個人民事再生(個人再生)
イントロダクション
- 個人再生の概要
大幅に債務を減額する個人再生手続に関する説明
個人再生の選択基準について- 個人再生の利用条件
個人再生の種類と利用条件に関する説明
小規模個人再生手続・給与所得者等再生手続について- 個人再生のデメリット
個人再生のメリット・デメリットについて
- 最低弁済額の算定
最低弁済額の算定方法に関する説明
3つの基準(最低弁済基準・清算価値・可処分所得)について- 住宅ローン特例
住宅を手放さずに再生手続ができる住宅ローン特例の説明
住宅ローン特例の利用条件について
個人民事再生(個人再生)のご依頼・ご相談
個人民事再生(個人再生)のご依頼・ご相談は、当コンテンツの債務整理のご依頼・ご相談をご覧下さい。
個人再生の概要
「個人民事再生(個人再生)」は、支払不能となる可能性が非常に高い場合や、事業の継続に著しい支障を来たすことなく弁済期にある債務を弁済できない場合に、残存債務を大幅にカットしたうえで、原則3年間の分割払いにする手続です。地方裁判所へ再生手続開始の申立後、再生計画案を提出し、その認可を受ける必要があります。
個人再生手続では「住宅資金特別条項(住宅ローン特例)」を利用し、住宅を手放すことなく住宅ローン以外の債務を大幅に減額できます。
個人再生の選択基準
債務者が支払不能の場合、自己破産を選択することがベストです。しかし、自己所有の居住用不動産を手放したくないなど、自己破産をすることに支障がある場合には、個人再生の利用を考えることになります。詳細については、破産(自己破産) - 自己破産か個人再生かをご覧下さい。
個人再生の利用条件
個人再生の種類
個人再生には「小規模個人再生」と「給与所得者等再生」の2種類があり、各人の個別具体的な事情を考慮した上で選択する必要があります。

###

_課題_
個人再生に関する抜粋文をもとに、次の問いに答えてください。
(a) 個人再生では、残存債務を原則何年間の分割払いにしますか。
(b) 再生手続開始の申立ては、どこに対して行いますか。
(c) 個人再生の2種類とは何と何ですか。
この一覧は、抜粋文とは別の出典から採られたものです。

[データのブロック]
###

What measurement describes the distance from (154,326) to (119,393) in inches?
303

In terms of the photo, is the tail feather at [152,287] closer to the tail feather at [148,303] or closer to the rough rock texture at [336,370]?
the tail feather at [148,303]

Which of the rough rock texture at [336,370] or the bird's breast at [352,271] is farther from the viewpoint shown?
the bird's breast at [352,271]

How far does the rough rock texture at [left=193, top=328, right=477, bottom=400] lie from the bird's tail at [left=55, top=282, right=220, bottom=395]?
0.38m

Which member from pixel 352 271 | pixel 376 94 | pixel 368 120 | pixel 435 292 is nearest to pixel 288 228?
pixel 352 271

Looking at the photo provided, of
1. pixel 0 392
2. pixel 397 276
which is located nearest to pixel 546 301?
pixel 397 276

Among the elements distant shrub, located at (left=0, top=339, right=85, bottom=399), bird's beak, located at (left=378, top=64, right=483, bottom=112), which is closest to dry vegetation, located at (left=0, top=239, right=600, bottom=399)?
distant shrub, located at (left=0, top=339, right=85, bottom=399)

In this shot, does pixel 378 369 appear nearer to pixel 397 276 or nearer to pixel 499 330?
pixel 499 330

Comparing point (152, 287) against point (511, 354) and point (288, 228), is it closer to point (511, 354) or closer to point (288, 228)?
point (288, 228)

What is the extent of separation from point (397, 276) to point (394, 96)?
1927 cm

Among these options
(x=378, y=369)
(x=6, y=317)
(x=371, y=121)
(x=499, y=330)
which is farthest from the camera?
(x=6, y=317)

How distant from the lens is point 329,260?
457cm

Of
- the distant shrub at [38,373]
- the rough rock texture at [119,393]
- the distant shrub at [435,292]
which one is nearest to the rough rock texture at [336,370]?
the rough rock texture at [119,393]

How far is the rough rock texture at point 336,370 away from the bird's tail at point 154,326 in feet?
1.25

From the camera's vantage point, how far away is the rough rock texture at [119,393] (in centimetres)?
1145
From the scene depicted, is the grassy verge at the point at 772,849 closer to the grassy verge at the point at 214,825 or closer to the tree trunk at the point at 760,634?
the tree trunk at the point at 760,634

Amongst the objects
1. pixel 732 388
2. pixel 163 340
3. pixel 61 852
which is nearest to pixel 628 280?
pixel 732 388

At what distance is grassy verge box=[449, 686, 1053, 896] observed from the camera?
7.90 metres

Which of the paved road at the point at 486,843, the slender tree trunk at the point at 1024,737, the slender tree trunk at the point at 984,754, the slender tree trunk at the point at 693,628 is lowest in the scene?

###

_回答_
(a) 原則3年間です。
(b) 地方裁判所です。
(c) 「小規模個人再生」と「給与所得者等再生」です。